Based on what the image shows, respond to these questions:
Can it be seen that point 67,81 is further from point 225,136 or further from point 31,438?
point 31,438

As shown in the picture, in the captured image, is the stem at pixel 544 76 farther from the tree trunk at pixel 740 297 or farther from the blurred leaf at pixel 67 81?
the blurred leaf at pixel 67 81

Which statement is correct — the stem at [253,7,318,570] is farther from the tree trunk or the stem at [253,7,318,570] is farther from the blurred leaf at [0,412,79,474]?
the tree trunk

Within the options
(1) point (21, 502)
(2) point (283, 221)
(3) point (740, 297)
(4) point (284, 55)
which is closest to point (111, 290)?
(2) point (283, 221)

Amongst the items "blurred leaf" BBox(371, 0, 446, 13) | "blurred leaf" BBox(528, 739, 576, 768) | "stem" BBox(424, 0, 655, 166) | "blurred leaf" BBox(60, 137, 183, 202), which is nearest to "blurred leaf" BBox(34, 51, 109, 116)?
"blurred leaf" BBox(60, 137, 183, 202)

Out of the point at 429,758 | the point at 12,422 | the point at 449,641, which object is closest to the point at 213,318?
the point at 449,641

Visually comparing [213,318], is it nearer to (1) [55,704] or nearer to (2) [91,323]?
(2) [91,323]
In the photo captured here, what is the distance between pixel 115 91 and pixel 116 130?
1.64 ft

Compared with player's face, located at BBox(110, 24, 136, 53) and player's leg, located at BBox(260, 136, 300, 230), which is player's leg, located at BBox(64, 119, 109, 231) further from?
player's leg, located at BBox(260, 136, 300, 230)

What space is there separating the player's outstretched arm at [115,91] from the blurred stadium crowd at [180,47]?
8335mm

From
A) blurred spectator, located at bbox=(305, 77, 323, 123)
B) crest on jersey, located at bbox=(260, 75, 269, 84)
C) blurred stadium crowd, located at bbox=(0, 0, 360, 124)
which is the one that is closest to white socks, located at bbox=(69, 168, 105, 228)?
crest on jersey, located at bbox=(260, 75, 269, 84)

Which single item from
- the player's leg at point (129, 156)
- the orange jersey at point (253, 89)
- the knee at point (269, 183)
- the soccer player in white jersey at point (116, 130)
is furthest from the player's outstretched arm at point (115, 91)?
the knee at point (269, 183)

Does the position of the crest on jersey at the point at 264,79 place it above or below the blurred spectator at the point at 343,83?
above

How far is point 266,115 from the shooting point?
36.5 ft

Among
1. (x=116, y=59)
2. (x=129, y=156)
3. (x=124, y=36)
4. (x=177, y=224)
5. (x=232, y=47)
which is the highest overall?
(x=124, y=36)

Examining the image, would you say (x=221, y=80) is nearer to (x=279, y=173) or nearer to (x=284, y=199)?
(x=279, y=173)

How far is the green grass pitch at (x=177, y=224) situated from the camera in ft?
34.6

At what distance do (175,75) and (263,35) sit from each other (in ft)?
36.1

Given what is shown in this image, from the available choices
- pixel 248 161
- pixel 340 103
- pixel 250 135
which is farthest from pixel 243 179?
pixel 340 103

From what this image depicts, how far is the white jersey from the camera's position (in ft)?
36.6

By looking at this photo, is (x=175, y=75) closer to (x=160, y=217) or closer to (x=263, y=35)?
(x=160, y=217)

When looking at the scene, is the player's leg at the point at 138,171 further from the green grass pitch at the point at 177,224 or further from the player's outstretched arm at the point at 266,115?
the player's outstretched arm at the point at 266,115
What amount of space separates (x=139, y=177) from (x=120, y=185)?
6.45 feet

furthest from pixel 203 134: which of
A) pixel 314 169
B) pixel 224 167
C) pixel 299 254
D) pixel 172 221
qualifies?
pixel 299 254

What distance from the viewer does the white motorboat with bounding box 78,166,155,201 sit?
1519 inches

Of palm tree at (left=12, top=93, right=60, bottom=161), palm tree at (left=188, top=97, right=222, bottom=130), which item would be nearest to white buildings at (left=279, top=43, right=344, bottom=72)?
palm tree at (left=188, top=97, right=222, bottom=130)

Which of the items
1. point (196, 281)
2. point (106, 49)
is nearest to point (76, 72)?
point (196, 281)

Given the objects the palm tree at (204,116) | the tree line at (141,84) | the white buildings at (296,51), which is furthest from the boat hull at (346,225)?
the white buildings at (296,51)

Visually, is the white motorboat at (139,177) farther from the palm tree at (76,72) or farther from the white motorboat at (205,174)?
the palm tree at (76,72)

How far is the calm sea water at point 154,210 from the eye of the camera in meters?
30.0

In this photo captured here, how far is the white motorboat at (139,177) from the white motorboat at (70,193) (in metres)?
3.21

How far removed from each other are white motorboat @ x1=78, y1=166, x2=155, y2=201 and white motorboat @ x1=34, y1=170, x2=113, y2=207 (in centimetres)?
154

- - -

● **Short problem**
Restate every record exactly, leaving nothing out.

● **Finished exercise**
Based on what the image shows, respond to these questions:
Can it be seen that point 67,81 is further from point 225,136 or further from point 31,438?
point 31,438

As shown in the picture, in the captured image, is the stem at pixel 544 76 farther from the tree trunk at pixel 740 297 or farther from the blurred leaf at pixel 67 81?
the blurred leaf at pixel 67 81

Which statement is correct — the stem at [253,7,318,570] is farther from the tree trunk or the stem at [253,7,318,570] is farther from the blurred leaf at [0,412,79,474]?
the tree trunk

Within the options
(1) point (21, 502)
(2) point (283, 221)
(3) point (740, 297)
(4) point (284, 55)
which is closest to point (111, 290)?
(2) point (283, 221)

Amongst the items "blurred leaf" BBox(371, 0, 446, 13) | "blurred leaf" BBox(528, 739, 576, 768) | "stem" BBox(424, 0, 655, 166) | "blurred leaf" BBox(60, 137, 183, 202), which is nearest to "blurred leaf" BBox(34, 51, 109, 116)?
"blurred leaf" BBox(60, 137, 183, 202)

Out of the point at 429,758 | the point at 12,422 | the point at 449,641, which object is closest to the point at 213,318?
the point at 449,641

Visually comparing [213,318], is it nearer to (1) [55,704] or nearer to (2) [91,323]?
(2) [91,323]
In the photo captured here, what is the distance between pixel 115 91 and pixel 116 130?
1.64 ft

Compared with player's face, located at BBox(110, 24, 136, 53) and player's leg, located at BBox(260, 136, 300, 230), which is player's leg, located at BBox(64, 119, 109, 231) further from?
player's leg, located at BBox(260, 136, 300, 230)

What space is there separating the player's outstretched arm at [115,91] from the blurred stadium crowd at [180,47]?
8335mm

From
A) blurred spectator, located at bbox=(305, 77, 323, 123)
B) crest on jersey, located at bbox=(260, 75, 269, 84)
C) blurred stadium crowd, located at bbox=(0, 0, 360, 124)
which is the one that is closest to white socks, located at bbox=(69, 168, 105, 228)?
crest on jersey, located at bbox=(260, 75, 269, 84)

Which single item from
- the player's leg at point (129, 156)
- the orange jersey at point (253, 89)
- the knee at point (269, 183)
- the soccer player in white jersey at point (116, 130)
is furthest from the player's outstretched arm at point (115, 91)?
the knee at point (269, 183)

Does the position of the crest on jersey at the point at 264,79 place it above or below the blurred spectator at the point at 343,83?
above

How far is point 266,115 from the shooting point?
36.5 ft

Among
1. (x=116, y=59)
2. (x=129, y=156)
3. (x=124, y=36)
4. (x=177, y=224)
5. (x=232, y=47)
which is the highest overall?
(x=124, y=36)

Examining the image, would you say (x=221, y=80) is nearer to (x=279, y=173) or nearer to (x=284, y=199)?
(x=279, y=173)

How far is the green grass pitch at (x=177, y=224) situated from the camera in ft?
34.6

At what distance do (175,75) and (263,35) sit from each other (in ft)?
36.1

Given what is shown in this image, from the available choices
- pixel 248 161
- pixel 340 103
- pixel 250 135
which is farthest from pixel 243 179?
pixel 340 103

From what this image depicts, how far is the white jersey from the camera's position (in ft)?
36.6

By looking at this photo, is (x=175, y=75) closer to (x=160, y=217) or closer to (x=263, y=35)?
(x=160, y=217)

When looking at the scene, is the player's leg at the point at 138,171 further from the green grass pitch at the point at 177,224 or further from the player's outstretched arm at the point at 266,115?
the player's outstretched arm at the point at 266,115
What amount of space separates (x=139, y=177) from (x=120, y=185)?
6.45 feet

furthest from pixel 203 134: which of
A) pixel 314 169
B) pixel 224 167
C) pixel 299 254
D) pixel 172 221
qualifies?
pixel 299 254

What distance from the viewer does the white motorboat with bounding box 78,166,155,201 sit?
1519 inches

Of palm tree at (left=12, top=93, right=60, bottom=161), palm tree at (left=188, top=97, right=222, bottom=130), which item would be nearest to white buildings at (left=279, top=43, right=344, bottom=72)?
palm tree at (left=188, top=97, right=222, bottom=130)

Which of the items
1. point (196, 281)
2. point (106, 49)
is nearest to point (76, 72)?
point (196, 281)

Given the objects the palm tree at (204,116) | the tree line at (141,84) | the white buildings at (296,51), which is furthest from the boat hull at (346,225)?
the white buildings at (296,51)

Visually, is the white motorboat at (139,177) farther from the palm tree at (76,72) or farther from the white motorboat at (205,174)?
the palm tree at (76,72)

How far is the calm sea water at point 154,210 from the eye of the camera in meters?
30.0

In this photo captured here, how far is the white motorboat at (139,177) from the white motorboat at (70,193) (in metres)?
3.21

How far removed from each other are white motorboat @ x1=78, y1=166, x2=155, y2=201 and white motorboat @ x1=34, y1=170, x2=113, y2=207 (in centimetres)?
154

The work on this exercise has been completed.